Les récents sondages d’opinion en France
révèlent dans une proportion importante que les Corses sont
considérés comme étrangers par les Français, ce qui d’ailleurs nous
réjouit, et est une preuve supplémentaire que le Corse est un
colonisé comme les autres dans l’esprit de la majorité des Français.
Mais quel plus bel exemple de racisme que
celui qui s’est manifesté devant cette même juridiction en 1976. Un
officier supérieur français, le Colonel Bouvet, ancien chef de la
gendarmerie en Corse, y tint des propos infamants à l’encontre de
notre Peuple. Ce « brillant officier », chef du corps
expéditionnaire de 1975, regrettait, à la barre de votre cour
d’exception, de ne pas avoir pu raser au canon la cave d’Aleria et
ainsi exterminer tous les insurgés corses qui s’y trouvaient...

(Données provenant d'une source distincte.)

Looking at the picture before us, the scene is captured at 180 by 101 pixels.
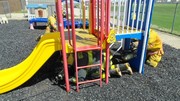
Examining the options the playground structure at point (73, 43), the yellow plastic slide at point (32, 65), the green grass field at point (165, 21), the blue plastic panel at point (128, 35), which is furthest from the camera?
the green grass field at point (165, 21)

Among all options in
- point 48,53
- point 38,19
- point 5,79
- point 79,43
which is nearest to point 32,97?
point 5,79

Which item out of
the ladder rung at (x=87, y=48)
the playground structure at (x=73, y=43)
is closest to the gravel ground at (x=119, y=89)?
the playground structure at (x=73, y=43)

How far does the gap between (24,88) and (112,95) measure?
2022 millimetres

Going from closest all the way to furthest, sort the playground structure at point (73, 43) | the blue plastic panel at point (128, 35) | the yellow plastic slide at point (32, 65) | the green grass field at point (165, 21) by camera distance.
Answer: the playground structure at point (73, 43), the yellow plastic slide at point (32, 65), the blue plastic panel at point (128, 35), the green grass field at point (165, 21)

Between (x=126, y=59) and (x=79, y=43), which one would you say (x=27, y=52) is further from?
(x=126, y=59)

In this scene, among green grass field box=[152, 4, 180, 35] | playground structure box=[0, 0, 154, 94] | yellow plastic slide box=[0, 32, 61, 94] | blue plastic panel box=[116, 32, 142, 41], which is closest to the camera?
playground structure box=[0, 0, 154, 94]

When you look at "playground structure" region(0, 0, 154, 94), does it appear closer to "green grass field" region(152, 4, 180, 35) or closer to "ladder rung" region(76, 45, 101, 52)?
"ladder rung" region(76, 45, 101, 52)

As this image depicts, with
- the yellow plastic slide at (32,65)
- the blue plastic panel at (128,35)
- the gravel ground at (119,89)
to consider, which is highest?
the blue plastic panel at (128,35)

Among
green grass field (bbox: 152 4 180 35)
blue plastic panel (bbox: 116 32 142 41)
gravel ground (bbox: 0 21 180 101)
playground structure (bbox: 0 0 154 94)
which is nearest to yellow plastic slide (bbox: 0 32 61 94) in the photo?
playground structure (bbox: 0 0 154 94)

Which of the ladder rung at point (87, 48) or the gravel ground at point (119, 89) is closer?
the ladder rung at point (87, 48)

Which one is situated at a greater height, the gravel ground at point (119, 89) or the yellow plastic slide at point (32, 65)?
the yellow plastic slide at point (32, 65)

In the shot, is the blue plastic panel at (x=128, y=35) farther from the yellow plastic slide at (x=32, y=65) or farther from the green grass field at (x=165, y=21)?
the green grass field at (x=165, y=21)

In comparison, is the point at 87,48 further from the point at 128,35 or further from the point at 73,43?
the point at 128,35

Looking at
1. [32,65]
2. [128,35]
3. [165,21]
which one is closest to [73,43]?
[32,65]
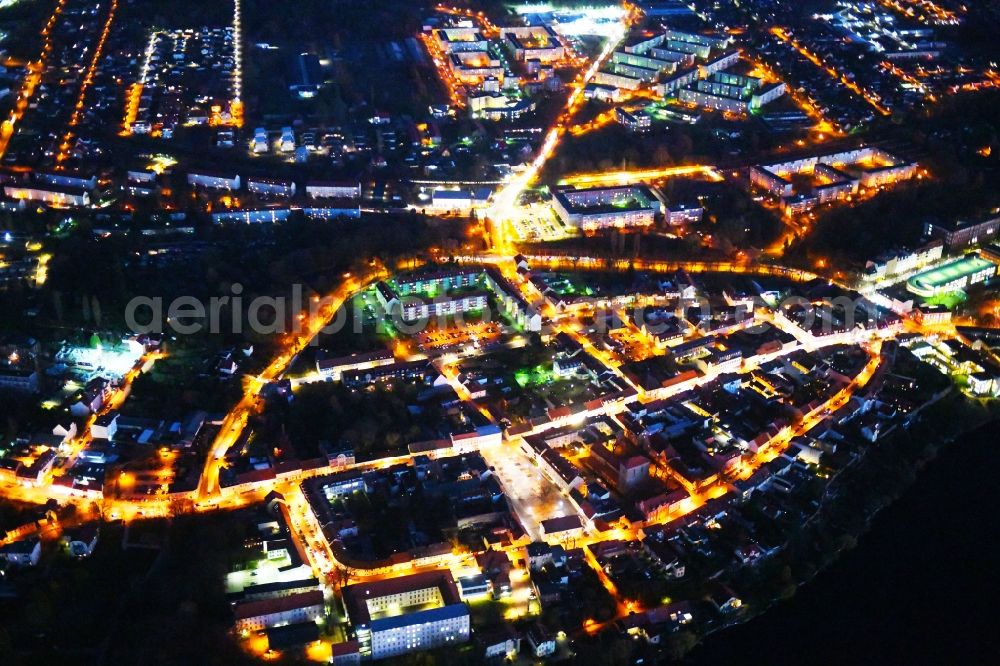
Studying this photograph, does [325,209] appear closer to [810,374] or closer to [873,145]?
[810,374]

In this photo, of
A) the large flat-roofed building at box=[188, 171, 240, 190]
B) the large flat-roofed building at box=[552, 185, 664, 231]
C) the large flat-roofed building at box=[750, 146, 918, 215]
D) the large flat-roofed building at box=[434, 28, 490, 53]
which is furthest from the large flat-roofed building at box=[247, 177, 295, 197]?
the large flat-roofed building at box=[750, 146, 918, 215]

Cette époque fut aussi celle du refoulement,
de la mutilation volontaire de la part de certains exilés corses
qui, écrasés par leur condition de colonisés, croyaient se libérer
en se reniant eux-mêmes, en affectant d’être plus français que les
Français.
Pendant ce temps, la plaine orientale, un
moment assainie par le DDT des troupes américaines, redevint le
domaine de l’anophèle. Le train, pour quelques ponts détruits par
les Allemands, fut supprimé de la plaine orientale. Comme après 14,
l’administration coloniale disait Partez, ici il n’y a rien à faire,
la Corse est pauvre, elle l’a toujours été, heureusement qu’il y a
la France pour vous nourrir.
Sur ce fond de marasme économique et de
chômage, lentement la lutte pour la langue et la culture permit le
regroupement des énergies pour reconstruire un Parti nationaliste.

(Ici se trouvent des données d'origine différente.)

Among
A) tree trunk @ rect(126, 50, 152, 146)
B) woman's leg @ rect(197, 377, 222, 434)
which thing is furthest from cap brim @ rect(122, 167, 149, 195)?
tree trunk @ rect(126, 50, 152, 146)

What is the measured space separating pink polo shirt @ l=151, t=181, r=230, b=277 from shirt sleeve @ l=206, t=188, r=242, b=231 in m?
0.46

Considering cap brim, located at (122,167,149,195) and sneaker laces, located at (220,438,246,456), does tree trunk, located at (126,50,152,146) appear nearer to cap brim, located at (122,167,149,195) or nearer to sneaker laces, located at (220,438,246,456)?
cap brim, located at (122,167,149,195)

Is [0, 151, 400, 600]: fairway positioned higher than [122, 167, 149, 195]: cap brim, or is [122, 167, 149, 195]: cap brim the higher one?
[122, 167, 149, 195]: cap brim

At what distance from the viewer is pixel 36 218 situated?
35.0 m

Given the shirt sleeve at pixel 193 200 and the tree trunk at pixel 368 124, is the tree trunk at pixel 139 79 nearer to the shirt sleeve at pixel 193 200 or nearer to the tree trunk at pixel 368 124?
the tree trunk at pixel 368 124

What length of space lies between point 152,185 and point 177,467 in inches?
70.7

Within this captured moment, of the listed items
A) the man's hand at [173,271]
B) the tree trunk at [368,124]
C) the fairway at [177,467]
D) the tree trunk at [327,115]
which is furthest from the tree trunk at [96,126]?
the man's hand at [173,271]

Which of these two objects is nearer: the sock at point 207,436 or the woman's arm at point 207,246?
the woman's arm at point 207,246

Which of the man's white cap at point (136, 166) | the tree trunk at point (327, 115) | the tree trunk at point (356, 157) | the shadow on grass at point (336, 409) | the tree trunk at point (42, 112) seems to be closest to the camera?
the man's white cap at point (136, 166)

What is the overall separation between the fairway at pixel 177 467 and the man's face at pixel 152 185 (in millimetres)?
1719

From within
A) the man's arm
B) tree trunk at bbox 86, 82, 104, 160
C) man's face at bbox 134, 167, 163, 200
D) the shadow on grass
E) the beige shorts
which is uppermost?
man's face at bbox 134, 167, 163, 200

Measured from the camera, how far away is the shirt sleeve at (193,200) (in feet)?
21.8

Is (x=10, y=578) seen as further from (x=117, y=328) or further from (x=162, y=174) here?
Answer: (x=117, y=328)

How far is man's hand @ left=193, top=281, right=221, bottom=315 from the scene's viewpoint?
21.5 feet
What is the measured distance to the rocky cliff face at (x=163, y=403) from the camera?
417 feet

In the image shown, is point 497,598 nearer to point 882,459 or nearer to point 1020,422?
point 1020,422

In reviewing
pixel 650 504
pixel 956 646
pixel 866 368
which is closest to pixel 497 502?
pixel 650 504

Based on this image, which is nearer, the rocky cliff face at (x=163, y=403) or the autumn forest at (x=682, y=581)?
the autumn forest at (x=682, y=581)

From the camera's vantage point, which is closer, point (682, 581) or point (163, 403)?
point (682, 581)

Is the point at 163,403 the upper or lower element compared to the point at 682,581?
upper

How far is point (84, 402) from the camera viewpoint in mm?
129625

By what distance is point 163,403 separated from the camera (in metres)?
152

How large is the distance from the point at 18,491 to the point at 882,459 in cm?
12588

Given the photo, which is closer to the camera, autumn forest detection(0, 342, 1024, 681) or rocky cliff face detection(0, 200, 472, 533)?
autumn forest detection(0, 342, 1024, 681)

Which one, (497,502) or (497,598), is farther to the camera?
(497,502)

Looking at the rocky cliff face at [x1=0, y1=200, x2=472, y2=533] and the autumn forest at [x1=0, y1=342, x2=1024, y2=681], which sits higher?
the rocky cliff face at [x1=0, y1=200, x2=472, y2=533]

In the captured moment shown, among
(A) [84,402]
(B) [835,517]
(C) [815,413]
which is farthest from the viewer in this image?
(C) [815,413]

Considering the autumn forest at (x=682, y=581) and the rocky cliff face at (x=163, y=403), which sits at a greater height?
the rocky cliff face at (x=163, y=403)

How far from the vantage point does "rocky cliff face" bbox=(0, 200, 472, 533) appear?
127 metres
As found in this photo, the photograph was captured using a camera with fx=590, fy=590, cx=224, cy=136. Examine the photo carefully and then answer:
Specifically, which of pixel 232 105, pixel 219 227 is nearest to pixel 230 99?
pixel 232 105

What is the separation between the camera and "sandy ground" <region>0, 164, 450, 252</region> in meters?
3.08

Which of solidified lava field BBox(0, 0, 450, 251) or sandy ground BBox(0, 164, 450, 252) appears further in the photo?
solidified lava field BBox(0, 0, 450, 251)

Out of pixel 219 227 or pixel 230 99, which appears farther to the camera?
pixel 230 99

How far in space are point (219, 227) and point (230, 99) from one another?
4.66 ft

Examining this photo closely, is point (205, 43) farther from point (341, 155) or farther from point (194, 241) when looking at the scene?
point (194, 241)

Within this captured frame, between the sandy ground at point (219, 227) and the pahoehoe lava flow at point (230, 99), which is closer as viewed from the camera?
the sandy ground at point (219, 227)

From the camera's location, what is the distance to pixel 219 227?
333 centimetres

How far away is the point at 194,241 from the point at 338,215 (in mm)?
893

Une des premières tentatives fut en 1955 la
revue « U Muntese »les écrivains revendiquaient alors l’application
de la loi Deixonne votée en 1951 qui assurait un enseignement
minimum des langues minoritaires de France. Le corse en avait été
exclu, certes par ostracisme pur et simple, mais surtout par une
reconnaissance implicite dans l’esprit du législateur français que
la culture corse était celle d’une Nation qu’il fallait à tout prix
anéantir.
L’enseignement véritable du corse fut pris en
main par des patriotes à partir de 1970. Ce fut le magnifique combat
de « Scola Corsa », ce fut la bataille pour la réouverture de
l’Università di Corti, et aussi l’inlassable travail des militants
pour recorsiser les noms de nos villages. Ce renouveau culturel qui
amena le mûrissement du nationalisme corse s’affirma en 1973 à
l’Universita d’Estate qui fut le lieu de rencontre de toutes les
forces combattantes de notre Peuple. La Jeunesse corse y tint un
rôle considérable, elle renoua avec les sources profondes de son
histoire. C’est à Corti que furent précisées et approfondies les
notions de Corsité et de Corsitude.
A partir de 1957, la politique française
change, les crédits arrivent, les défrichements commencent, des
routes sont ouvertes, l’électrification s’accélère, des barrages
sont construits, mais tout cela n’est pas pour les Corses. Non 1
tout cela est destiné aux « pauvres » colons français chassés
d’Afrique par les patriotes algériens.
La colonisation de peuplement a débuté, elle
sera massive.
La
colonisation de peuplement et le début du sursaut
national (1957-1975). |
Suite de la lecture
devant la cours de sureté de l'état.
Parallèlement au renouveau culturel, le traumatisme provoqué par le
déferlement des colons amena la création des premiers groupes
revendicatifs. Leurs programmes étaient purement économiques.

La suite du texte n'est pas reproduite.